To investigate the mechanism of alveolar bone remodeling in response to orthodontic force application, we examined the distribution of osteoclasts and pre-osteoclastic cells using quantitative immunohistochemistry of vacuolar type H(+)-ATPase. For orthodontic force to be produced by the Waldo method, an orthodontic elastic band was inserted between the upper first and second molars of rats. The observed areas of periodontal tissues around second molars were the distal surfaces of mesial roots, as the pressure side, and the mesial surfaces of distal roots, as the tension side. Specific expression of vacuolar-type H(+)-ATPase at the ultrastructural level was detected in mononuclear and multinucleated pre-osteoclastic cells, as well as osteoclasts with ruffled borders on bone surfaces. At 6 hrs after orthodontic force application, many osteoclasts and pre-osteoclastic cells with H(+)-ATPase expression were first observed in vascular canals of the alveolar bone crest near the pressure side of the periodontal ligament, but the number of osteoclasts was not increased in the periodontal ligament. On day 1 after tooth movement, osteoclasts were increased in number in the periodontal ligament and in adjacent alveolar bones on the pressure side, but were seldom observed in corresponding areas on the tension side. The number of osteoclasts increased until day 7, but had decreased by day 14. These results suggest that, in bone remodeling during experimental tooth movement, (1) osteoclasts and pre-osteoclastic cells can be identified by H(+)-ATPase immunohistochemistry, (2) osteoclasts and pre-osteoclastic cells are rapidly induced after force application, (3) osteoclast induction first occurs in vascular canals of the alveolar bone crest on the pressure side, and then, (4) the number of osteoclasts increases in the periodontal ligament on the pressure side.

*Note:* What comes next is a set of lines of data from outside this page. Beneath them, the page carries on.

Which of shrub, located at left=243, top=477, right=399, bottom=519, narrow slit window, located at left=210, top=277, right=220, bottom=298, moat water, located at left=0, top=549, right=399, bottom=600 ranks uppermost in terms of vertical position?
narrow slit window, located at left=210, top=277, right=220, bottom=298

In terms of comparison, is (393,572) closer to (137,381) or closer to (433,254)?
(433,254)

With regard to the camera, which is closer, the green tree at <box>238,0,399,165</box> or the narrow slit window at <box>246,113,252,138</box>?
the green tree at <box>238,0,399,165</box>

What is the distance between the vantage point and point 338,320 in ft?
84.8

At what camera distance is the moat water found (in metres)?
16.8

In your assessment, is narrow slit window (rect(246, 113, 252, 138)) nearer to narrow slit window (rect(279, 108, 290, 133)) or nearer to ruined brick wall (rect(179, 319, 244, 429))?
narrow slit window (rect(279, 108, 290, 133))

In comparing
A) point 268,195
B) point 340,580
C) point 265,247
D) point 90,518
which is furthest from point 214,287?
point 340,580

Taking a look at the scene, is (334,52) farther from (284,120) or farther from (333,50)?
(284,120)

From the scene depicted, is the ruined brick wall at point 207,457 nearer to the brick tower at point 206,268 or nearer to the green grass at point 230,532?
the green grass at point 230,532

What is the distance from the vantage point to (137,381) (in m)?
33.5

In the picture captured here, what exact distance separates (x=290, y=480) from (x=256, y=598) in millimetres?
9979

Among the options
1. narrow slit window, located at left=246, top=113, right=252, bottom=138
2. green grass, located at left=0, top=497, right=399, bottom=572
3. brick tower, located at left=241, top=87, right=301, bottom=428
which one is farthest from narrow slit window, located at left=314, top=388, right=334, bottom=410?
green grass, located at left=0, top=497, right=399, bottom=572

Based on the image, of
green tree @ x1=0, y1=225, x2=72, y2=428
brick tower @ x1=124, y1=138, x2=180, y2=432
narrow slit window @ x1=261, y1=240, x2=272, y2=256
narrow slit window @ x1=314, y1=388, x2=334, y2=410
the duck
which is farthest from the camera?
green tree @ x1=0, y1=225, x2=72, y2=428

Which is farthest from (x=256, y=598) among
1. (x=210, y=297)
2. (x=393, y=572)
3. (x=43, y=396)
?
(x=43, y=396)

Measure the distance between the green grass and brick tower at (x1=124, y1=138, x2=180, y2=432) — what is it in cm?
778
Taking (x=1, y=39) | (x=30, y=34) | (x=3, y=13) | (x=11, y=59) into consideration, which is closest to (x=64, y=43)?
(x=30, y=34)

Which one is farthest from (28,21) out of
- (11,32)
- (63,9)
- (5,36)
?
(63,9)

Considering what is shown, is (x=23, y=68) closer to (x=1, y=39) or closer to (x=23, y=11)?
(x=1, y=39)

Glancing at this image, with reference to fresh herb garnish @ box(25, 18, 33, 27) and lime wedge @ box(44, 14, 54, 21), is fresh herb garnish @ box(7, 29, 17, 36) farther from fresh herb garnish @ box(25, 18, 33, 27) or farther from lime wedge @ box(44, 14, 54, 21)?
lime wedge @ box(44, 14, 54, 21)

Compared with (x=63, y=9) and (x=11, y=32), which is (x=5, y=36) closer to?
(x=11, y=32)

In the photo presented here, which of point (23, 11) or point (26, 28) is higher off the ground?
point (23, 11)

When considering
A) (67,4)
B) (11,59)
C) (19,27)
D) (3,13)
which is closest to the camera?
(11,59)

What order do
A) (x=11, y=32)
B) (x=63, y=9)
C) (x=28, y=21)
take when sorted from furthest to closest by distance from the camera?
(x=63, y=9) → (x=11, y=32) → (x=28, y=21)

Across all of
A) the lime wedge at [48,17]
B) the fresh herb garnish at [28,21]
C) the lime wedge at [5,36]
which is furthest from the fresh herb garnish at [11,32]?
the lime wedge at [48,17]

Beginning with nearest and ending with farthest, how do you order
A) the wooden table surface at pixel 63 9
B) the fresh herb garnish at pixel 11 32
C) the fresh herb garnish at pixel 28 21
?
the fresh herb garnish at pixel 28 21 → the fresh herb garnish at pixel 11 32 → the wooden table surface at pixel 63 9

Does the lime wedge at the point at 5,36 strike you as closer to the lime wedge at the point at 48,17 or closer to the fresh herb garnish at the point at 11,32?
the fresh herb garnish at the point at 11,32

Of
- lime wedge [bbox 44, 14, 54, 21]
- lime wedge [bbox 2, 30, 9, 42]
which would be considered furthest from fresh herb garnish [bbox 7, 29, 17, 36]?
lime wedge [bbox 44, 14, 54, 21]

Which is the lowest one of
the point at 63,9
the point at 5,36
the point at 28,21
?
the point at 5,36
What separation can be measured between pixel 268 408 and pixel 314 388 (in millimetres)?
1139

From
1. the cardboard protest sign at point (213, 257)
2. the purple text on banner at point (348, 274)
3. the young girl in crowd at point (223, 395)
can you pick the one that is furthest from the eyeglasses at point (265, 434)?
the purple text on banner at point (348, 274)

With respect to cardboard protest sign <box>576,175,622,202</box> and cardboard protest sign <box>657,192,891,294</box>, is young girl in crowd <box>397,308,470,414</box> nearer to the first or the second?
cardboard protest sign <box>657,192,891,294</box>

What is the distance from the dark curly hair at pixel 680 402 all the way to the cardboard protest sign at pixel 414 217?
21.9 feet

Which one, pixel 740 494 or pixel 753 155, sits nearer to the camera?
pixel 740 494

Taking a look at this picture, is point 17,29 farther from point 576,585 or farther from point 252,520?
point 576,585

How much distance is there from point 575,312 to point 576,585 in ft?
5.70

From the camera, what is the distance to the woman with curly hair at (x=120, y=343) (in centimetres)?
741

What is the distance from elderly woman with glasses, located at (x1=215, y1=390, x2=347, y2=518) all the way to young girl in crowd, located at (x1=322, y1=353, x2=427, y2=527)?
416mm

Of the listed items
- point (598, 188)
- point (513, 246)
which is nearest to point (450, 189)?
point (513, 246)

Histomorphometric and biochemical study of osteoclasts at orthodontic compression sites in the rat during indomethacin inhibition.

Prostaglandins affect the number of osteoclasts at compression sites in orthodontic tooth movement. They may also have a role in tooth movement and influence the extent of root resorption. The purpose was to examine the effect of indomethacin on the activity of resident osteoclasts, recruitment of new osteoclasts and root resorption at orthodontic compression sites. Two separate populations of osteoclasts were studied: those resident at the sites after initial appliance activation and those recruited by a subsequent activation. Orthodontic appliances were activated to provide mesially directed forces of 40 g on the maxillary molars of rats. The appliances were activated with the same force after 4 days. The rats were killed at 1, 3, 6 and 10 days after initial activation. Half of the rats were injected with indomethacin. Tooth movement was measured cephalometrically; osteoclast numbers, sizes, numbers of nuclei per osteoclast and root resorption were assessed histomorphometrically; tartrate-resistant acid phosphatase (TRAP) in alveolar bone was measured biochemically. Indomethacin inhibited both initial tooth displacement and that following the delay. It also reduced the increase in osteoclast numbers, total osteoclast surface and alveolar bone TRAP at day 10. It had no effect on the surface area of each individual osteoclast or number of nuclei in each osteoclast. Root resorption increased in both groups but it was enhanced at day 10 in the indomethacin group. These data suggest that orthodontic tooth movement after appliance activation requires the recruitment of osteoclasts to sites of compression and that this is indomethacin-sensitive. Furthermore, indomethacin enhances root resorption at compression sites 10 days after appliance reactivation.